◆ QUÉ HACER
a. Responde estas preguntas sobre el texto de Joaquín Furriel:
(i) ¿Qué edad tenía cuando abrazó una profesión y un modo de entender el mundo?
(ii) ¿Qué fue lo que, según el texto, lo cambió todo?
(iii) ¿Qué edad tiene, según el primer párrafo?
b. Extrae literalmente del texto de Joaquín Furriel el fragmento que empieza en "A partir de" y termina en "aquel estatus imaginado.".

Es uno de los actores más destacados del país y con fuerte presencia internacional. Conserva, a sus casi cincuenta años, las inquietudes profesionales y el deseo que comenzó a cultivar en su adolescencia.
Fotos: Alan Roskyn / Netflix
En sus ojos ya había brillo, en su cuerpo ya había una energía creativa que pugnaba por salir. A los trece años, aburrido del colegio, frustrado por la cantidad de horas que estaba obligado a pasar en un lugar al que no le encontraba sentido, de repente abrazó, al mismo tiempo, una profesión y un modo de entender el mundo. Un taller de actuación lo cambió todo, canalizó aquella energía, enfocó el brillo y condujo el espíritu de Joaquín Furriel.
A partir de aquel momento, proyectó en su mente el actor en el que deseaba convertirse. Por estos años, más de una vez aseguró que, finalmente, había alcanzado aquel estatus imaginado.
- ¿Cómo es ese actor que querías ser y hoy sos?

◆ INFORMACIÓN PROPORCIONADA
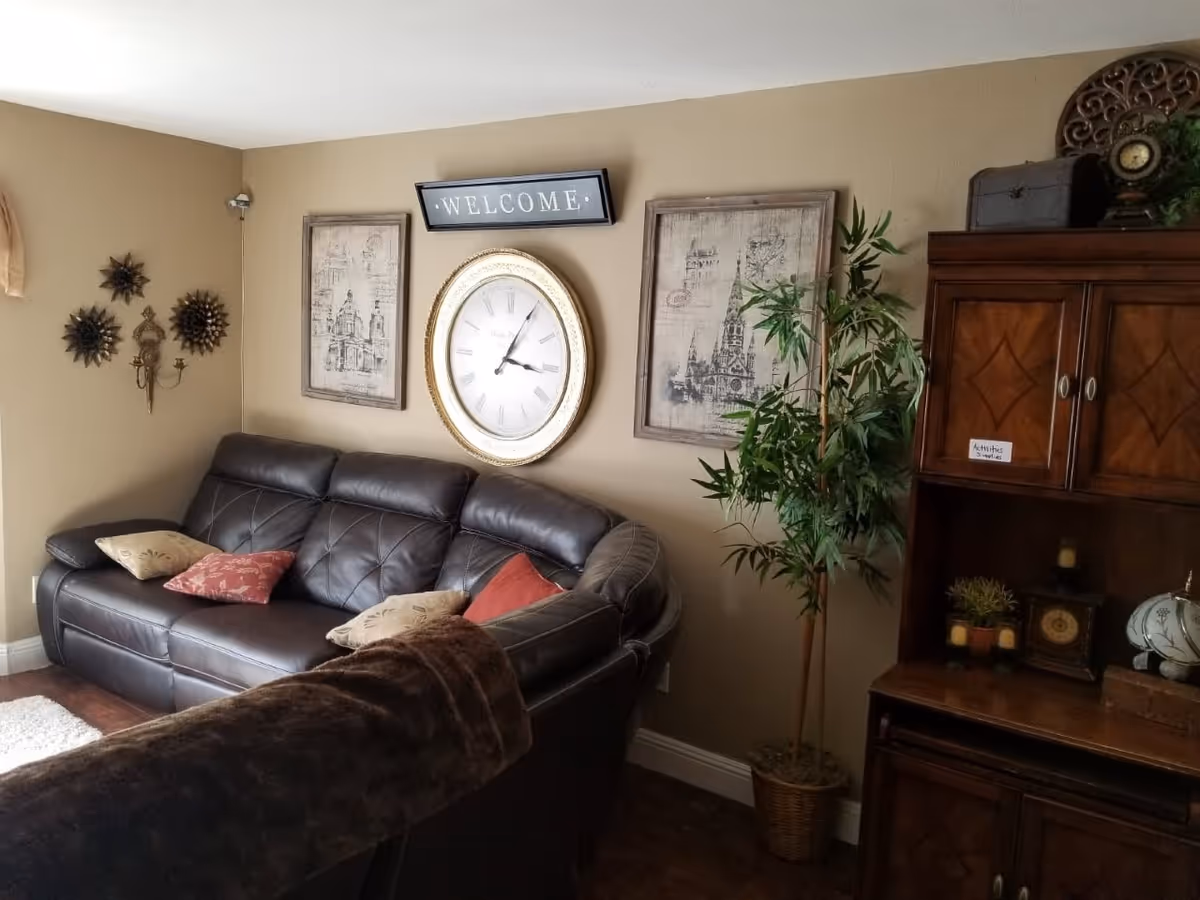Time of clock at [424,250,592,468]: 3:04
--
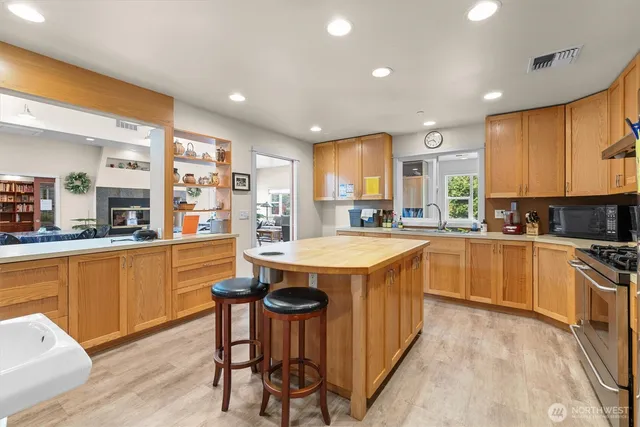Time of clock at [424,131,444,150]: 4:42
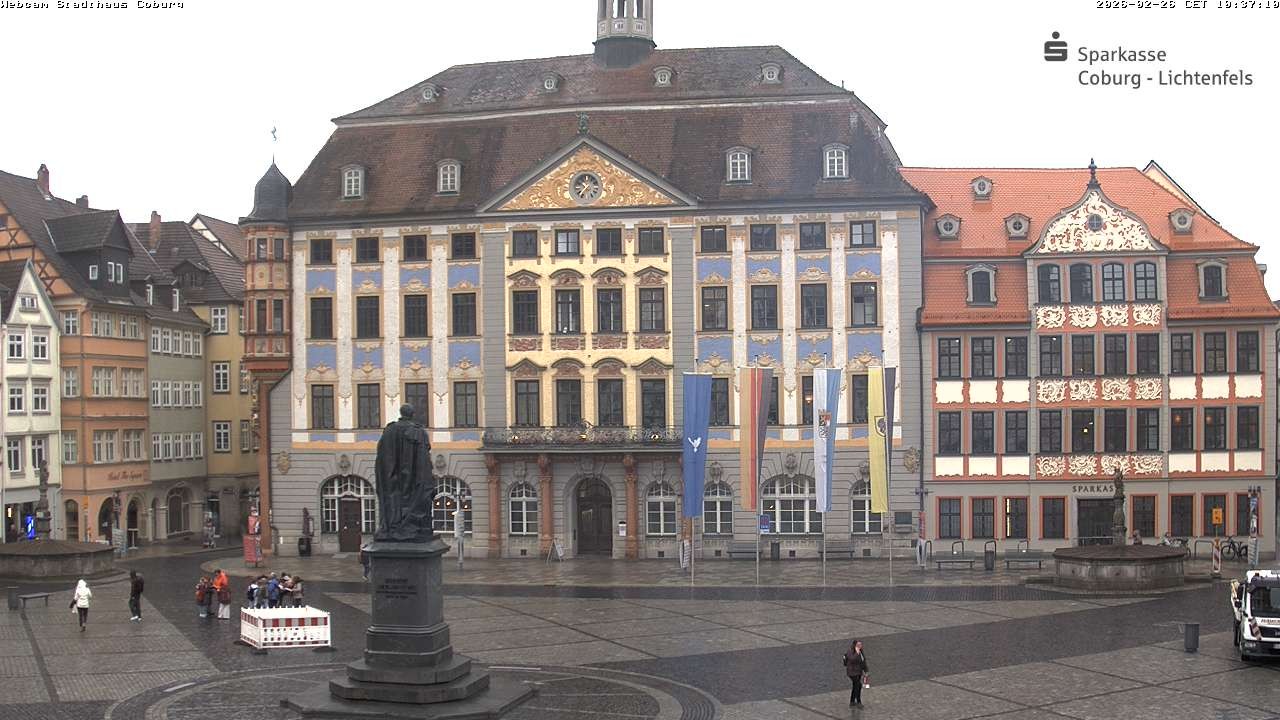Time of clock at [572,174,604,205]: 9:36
...
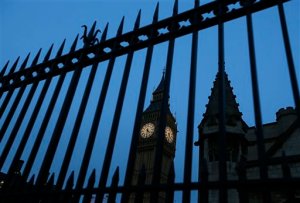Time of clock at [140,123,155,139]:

◆ RESPUESTAS DEL EJERCICIO
a.
(i) Trece años.
(ii) Un taller de actuación.
(iii) Casi cincuenta años.

b.
A partir de aquel momento, proyectó en su mente el actor en el que deseaba convertirse. Por estos años, más de una vez aseguró que, finalmente, había alcanzado aquel estatus imaginado.